**What needs to be done**
From top to bottom, each entry below must be reproduced exactly.

**Supplied data**
⁂
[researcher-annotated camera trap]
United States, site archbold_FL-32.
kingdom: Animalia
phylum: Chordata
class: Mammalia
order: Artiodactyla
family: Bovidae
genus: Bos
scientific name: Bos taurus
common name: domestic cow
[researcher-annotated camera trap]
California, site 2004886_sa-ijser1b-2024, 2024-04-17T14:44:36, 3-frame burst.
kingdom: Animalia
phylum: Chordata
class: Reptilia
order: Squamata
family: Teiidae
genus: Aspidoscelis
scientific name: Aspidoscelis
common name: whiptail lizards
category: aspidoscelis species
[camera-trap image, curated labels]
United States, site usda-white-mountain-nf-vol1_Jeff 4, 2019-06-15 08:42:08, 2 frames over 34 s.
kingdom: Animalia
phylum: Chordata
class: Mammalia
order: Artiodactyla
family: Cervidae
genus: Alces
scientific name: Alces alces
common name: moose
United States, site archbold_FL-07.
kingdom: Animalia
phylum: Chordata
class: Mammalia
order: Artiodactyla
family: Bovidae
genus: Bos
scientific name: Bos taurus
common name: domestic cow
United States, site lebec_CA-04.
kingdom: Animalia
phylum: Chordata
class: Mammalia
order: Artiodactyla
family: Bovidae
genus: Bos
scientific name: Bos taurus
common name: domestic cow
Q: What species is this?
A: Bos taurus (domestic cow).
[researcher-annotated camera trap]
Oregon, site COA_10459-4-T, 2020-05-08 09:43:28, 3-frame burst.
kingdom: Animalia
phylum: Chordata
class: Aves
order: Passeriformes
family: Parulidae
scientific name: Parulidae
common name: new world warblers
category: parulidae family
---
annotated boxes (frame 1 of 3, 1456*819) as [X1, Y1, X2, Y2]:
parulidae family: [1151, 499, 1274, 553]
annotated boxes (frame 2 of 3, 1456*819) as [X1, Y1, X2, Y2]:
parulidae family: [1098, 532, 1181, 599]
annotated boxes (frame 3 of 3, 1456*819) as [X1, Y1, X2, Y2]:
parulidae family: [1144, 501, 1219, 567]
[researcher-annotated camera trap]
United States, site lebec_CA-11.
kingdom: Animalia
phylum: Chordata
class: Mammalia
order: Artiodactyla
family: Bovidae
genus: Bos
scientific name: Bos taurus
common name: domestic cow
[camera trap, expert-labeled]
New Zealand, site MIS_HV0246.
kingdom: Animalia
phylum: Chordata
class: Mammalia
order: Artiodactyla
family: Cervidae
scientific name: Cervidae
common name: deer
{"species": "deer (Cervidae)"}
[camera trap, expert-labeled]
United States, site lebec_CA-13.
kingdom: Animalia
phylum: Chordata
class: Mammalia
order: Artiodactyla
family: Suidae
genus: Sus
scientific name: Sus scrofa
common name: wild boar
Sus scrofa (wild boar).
⁂
**Task result**
[researcher-annotated camera trap]
United States, site archbold_FL-32.
kingdom: Animalia
phylum: Chordata
class: Mammalia
order: Artiodactyla
family: Bovidae
genus: Bos
scientific name: Bos taurus
common name: domestic cow
[researcher-annotated camera trap]
California, site 2004886_sa-ijser1b-2024, 2024-04-17T14:44:36, 3-frame burst.
kingdom: Animalia
phylum: Chordata
class: Reptilia
order: Squamata
family: Teiidae
genus: Aspidoscelis
scientific name: Aspidoscelis
common name: whiptail lizards
category: aspidoscelis species
[camera-trap image, curated labels]
United States, site usda-white-mountain-nf-vol1_Jeff 4, 2019-06-15 08:42:08, 2 frames over 34 s.
kingdom: Animalia
phylum: Chordata
class: Mammalia
order: Artiodactyla
family: Cervidae
genus: Alces
scientific name: Alces alces
common name: moose
United States, site archbold_FL-07.
kingdom: Animalia
phylum: Chordata
class: Mammalia
order: Artiodactyla
family: Bovidae
genus: Bos
scientific name: Bos taurus
common name: domestic cow
United States, site lebec_CA-04.
kingdom: Animalia
phylum: Chordata
class: Mammalia
order: Artiodactyla
family: Bovidae
genus: Bos
scientific name: Bos taurus
common name: domestic cow
Q: What species is this?
A: Bos taurus (domestic cow).
[researcher-annotated camera trap]
Oregon, site COA_10459-4-T, 2020-05-08 09:43:28, 3-frame burst.
kingdom: Animalia
phylum: Chordata
class: Aves
order: Passeriformes
family: Parulidae
scientific name: Parulidae
common name: new world warblers
category: parulidae family
---
annotated boxes (frame 1 of 3, 1456*819) as [X1, Y1, X2, Y2]:
parulidae family: [1151, 499, 1274, 553]
annotated boxes (frame 2 of 3, 1456*819) as [X1, Y1, X2, Y2]:
parulidae family: [1098, 532, 1181, 599]
annotated boxes (frame 3 of 3, 1456*819) as [X1, Y1, X2, Y2]:
parulidae family: [1144, 501, 1219, 567]
[researcher-annotated camera trap]
United States, site lebec_CA-11.
kingdom: Animalia
phylum: Chordata
class: Mammalia
order: Artiodactyla
family: Bovidae
genus: Bos
scientific name: Bos taurus
common name: domestic cow
[camera trap, expert-labeled]
New Zealand, site MIS_HV0246.
kingdom: Animalia
phylum: Chordata
class: Mammalia
order: Artiodactyla
family: Cervidae
scientific name: Cervidae
common name: deer
{"species": "deer (Cervidae)"}
[camera trap, expert-labeled]
United States, site lebec_CA-13.
kingdom: Animalia
phylum: Chordata
class: Mammalia
order: Artiodactyla
family: Suidae
genus: Sus
scientific name: Sus scrofa
common name: wild boar
Sus scrofa (wild boar).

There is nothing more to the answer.